Limit of square root function.

[11thHeaven]

I have to find the limit as x→∞ of √(x²+x)-xI can't rearrange this into a form where I can put infinity into the expression and get a meaningful answer. I've tried taking out square roots to get √x( √(x+1)-√x ) but if I put infinity into this I just get ∞(∞-∞) which is meaningless.

Now I know that the limit approaches 0.5 (simply by plugging large numbers into my calculator) but I have no idea why this happens.

 

[clamtrox]

Remember the formula (x+y)(x-y) = x² - y²? That might prove useful here.

 

[11thHeaven]

Remember the formula (x+y)(x-y) = x² - y²? That might prove useful here.

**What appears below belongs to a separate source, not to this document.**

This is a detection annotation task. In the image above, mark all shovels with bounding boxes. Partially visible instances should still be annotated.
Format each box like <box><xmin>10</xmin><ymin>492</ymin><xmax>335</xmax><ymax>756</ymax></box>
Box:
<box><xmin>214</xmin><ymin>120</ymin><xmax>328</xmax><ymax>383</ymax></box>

Are you suggesting (\sqrt{x^2+x}-x)(\sqrt{x^2+x}+x)? If so, how do I account for the (\sqrt{x^2+x}+x) factor?

Thanks for helping :)

 

[HallsofIvy]

Have you considered "multiplying and dividing by the same thing"?

 

[mtayab1994]

Multiply and divide by √(x^2+x)+x

 

[11thHeaven]

Multiply and divide by √(x^2+x)+x

If I do that, then I end up with \dfrac{x}{\sqrt{x^2+x}+x}, and I'm not sure how to progress from here. I can use L'Hopital's rule but then I get a horrible mess which doesn't seem to lead to any sort of answer.

 

[ehild]

Divide both the numerator and denominator by x.

ehild

 

[11thHeaven]

Divide both the numerator and denominator by x.

ehild

Ahhh. That makes the whole thing work, thanks :)

 

[11thHeaven]

Also, could anyone explain how the limit of (1+\frac{1}{x})^x=e as x goes to infinity? I first assumed it went to 1 (as 1/x goes to 0, and (1+0)^∞=1).

 

[micromass]

Please start a new thread for each new question.